La Warner trouve une remplaçante de choix en janvier 2007 : Mira Nair. Réalisatrice de Mississippi Masala (1991), Le mariage des moussons (2001) et de l’adaptation du roman de Thackeray Vanity Fair, la foire aux vanités (2004), Nair semble être le lien idéal entre Asie et Occident. « Il est temps qu’Hollywood réussisse à filmer l’Inde » confie-t-elle sur Glamsham.com. « L’authenticité est cruciale pour Shantaram. C’est le territoire de mon film Salaam Bombay ! et le décor est le Bombay des années 1980 où j’ai vécu. »

 

Kitsch flamboyant

Nair engage l’une des stars de Bollywood, Amitabh Bachchan, pour jouer Kader Bhai, parrain de la mafia de Bombay et mentor de Lin. « Je n’ai qu’à fermer les yeux pour les voir ensemble », dit-elle. Bachchan est prêt à se raser la tête pour le rôle. Elle promet aussi l’apparition spectaculaire de Depp dans un numéro de danse bollywoodien au kitsch flamboyant. L’énorme tournage de cinq mois, étalé sur trois continents, doit débuter en novembre 2007. « Ce sera un banquet exceptionnel » livre-t-elle à CNBC. Mais on attend toujours le plat principal.

Au moment où les caméras s’apprêtent à tourner, la fameuse grève des scénaristes s’annonce. Un écueil qui, selon Variety, s’ajoute à des « préoccupations liées aux coûts et à la perspective de tourner en Inde à l’approche de la mousson ». La production commence à ressembler au scénario lui-même.
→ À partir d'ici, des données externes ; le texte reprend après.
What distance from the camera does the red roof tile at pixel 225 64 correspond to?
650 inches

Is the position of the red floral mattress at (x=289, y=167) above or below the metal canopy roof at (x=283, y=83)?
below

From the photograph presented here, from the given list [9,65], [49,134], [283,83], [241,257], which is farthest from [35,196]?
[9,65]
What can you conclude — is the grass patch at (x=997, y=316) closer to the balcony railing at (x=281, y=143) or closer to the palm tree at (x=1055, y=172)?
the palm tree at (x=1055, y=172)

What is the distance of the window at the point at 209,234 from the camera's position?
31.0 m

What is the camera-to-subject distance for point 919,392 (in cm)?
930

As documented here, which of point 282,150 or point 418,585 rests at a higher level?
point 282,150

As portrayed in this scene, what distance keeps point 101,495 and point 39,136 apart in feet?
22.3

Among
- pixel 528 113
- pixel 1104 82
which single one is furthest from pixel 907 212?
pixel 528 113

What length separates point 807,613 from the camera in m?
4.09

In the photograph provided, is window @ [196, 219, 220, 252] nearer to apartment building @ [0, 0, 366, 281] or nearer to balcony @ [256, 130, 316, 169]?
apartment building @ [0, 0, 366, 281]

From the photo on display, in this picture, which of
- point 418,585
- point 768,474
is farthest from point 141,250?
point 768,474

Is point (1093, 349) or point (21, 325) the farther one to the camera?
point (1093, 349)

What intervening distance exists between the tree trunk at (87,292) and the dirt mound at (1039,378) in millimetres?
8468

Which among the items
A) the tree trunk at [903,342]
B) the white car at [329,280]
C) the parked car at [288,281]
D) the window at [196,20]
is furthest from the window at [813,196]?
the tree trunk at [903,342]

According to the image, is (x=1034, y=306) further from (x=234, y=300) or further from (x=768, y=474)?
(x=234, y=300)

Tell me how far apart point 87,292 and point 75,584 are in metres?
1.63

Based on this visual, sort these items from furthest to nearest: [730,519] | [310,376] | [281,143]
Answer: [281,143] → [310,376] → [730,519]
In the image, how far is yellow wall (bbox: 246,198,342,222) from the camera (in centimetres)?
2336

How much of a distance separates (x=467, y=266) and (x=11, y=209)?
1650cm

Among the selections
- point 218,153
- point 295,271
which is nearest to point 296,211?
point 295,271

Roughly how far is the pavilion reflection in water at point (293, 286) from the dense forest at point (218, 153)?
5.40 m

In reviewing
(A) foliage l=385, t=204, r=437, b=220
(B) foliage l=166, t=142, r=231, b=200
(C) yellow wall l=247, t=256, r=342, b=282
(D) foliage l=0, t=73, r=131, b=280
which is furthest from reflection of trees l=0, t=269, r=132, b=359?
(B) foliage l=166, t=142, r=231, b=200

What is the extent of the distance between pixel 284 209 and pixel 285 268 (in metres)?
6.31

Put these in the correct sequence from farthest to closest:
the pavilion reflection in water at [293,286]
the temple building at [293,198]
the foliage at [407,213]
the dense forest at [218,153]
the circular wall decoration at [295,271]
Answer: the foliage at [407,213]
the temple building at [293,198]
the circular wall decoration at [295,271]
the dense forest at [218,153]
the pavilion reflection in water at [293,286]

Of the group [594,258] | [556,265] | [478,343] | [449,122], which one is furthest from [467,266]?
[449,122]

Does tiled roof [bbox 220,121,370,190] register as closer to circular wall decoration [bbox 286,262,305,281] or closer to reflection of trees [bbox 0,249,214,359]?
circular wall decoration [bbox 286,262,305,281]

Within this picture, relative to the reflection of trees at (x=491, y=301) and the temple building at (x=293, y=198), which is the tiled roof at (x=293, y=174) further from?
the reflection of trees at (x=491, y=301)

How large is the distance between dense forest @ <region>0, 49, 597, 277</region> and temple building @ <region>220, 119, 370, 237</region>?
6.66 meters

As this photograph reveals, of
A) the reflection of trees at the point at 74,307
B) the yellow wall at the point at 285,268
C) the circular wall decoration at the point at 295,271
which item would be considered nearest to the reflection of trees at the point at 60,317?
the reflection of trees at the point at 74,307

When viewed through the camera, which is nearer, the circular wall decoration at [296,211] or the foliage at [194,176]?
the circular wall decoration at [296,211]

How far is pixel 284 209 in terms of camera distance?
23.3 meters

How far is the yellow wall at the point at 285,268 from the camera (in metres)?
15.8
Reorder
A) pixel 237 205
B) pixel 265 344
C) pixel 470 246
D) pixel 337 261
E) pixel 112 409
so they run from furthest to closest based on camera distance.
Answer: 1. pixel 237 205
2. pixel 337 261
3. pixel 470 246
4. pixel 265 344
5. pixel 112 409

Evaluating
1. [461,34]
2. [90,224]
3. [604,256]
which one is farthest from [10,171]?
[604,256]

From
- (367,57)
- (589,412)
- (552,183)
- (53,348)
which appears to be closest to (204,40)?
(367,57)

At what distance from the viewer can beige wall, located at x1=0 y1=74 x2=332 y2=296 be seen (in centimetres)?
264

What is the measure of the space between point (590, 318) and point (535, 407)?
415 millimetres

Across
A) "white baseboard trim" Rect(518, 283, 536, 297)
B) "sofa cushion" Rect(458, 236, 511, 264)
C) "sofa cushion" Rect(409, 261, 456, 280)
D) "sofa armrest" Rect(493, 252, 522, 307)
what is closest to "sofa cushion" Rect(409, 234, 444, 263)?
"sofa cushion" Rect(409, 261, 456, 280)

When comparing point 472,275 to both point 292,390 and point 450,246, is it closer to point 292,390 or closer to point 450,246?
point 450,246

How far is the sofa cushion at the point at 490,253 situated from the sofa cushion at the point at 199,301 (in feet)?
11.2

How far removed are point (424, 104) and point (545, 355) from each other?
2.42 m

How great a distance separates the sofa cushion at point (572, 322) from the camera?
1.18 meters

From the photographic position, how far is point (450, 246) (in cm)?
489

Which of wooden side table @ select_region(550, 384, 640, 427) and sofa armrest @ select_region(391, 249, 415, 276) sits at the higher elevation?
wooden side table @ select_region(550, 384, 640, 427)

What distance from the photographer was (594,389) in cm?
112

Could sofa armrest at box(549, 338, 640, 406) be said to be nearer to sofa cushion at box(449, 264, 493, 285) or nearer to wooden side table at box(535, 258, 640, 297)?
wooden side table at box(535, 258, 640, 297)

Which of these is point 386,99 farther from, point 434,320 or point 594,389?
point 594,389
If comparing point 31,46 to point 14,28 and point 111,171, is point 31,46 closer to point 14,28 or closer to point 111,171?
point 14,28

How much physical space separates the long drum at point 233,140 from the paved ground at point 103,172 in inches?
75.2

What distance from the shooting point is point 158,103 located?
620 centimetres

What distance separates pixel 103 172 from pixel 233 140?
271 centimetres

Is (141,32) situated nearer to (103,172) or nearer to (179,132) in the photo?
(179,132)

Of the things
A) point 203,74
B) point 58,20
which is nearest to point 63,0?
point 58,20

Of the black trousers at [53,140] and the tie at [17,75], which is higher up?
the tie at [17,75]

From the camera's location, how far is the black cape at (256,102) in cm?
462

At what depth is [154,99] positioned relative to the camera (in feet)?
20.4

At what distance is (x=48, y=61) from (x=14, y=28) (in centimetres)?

Depp, lors d’une interview à la télé indienne, semble dans le déni. « On est en pause », soupire-t-il. « Le travail d’Eric Roth et Mira Nair est
époustouflant, presque parfait, mais avec cette grève à l’horizon il faut s’assurer de ne pas mettre la charrue avant les boeufs. » Mais l’attelage de Shantaram fait du surplace. Le projet est mis au placard et avec lui une vision extraordinaire de l’Inde qui aurait éclipsé celle de Slumdog Millionaire (2008).

 

Gregory David Roberts
CAUSE TOUJOURS
Fin 2011, l’auteur Gregory David Roberts
(ci-dessus) écrit : « La version filmée de
Shantaram, entre les mains de Johnny
Depp, Graham King et Warner Brothers,
est toujours en bonne voie. Ils attendent
que je finisse ce nouveau roman… pour
que je puisse me concentrer sur le film de
Shantaram et sur d’autres projets. »

 

Sortira -t-il un jour ?

En mars 2011, le Times of India rapporte que l’équipe de Shantaram doit (à nouveau) visiter l’Inde pour faire les repérages d’un tournage en juin. La « source » déclare que Depp et Bachchan ont tourné pendant dix-huit jours en 2009 au studio ND, que des décors ont été construits et des figurants engagés. Cependant, comme « tout le monde a signé une clause de confidentialité, évidemment rien n’a filtré ». Évidemment…

 

Et après ?

Johnny Depp revient à sa zone de confort avec Tim Burton en 2012 dans Dark Shadows :

Après avoir surmonté la déception de ne pas « réunir Johnny Depp et Amitabh Bachchan dans le même film », Mira Nair tourne un drame sur une prise d’otage à Wall Street : The Reluctant Fundamentalist (2012). Weir met à profit ses repérages de 2010 pour son épopée Les chemins de la liberté. En 2011, Gregory David Roberts travaille laborieusement à la suite de Shantaram, Mountain Shadow, dans laquelle Lin part à la rescousse d’un vieux copain et croise un nouveau personnage, Navida Der, un détective indo-irlandais. Ceux qui ont des réserves d’oxygène retiendront leur souffle.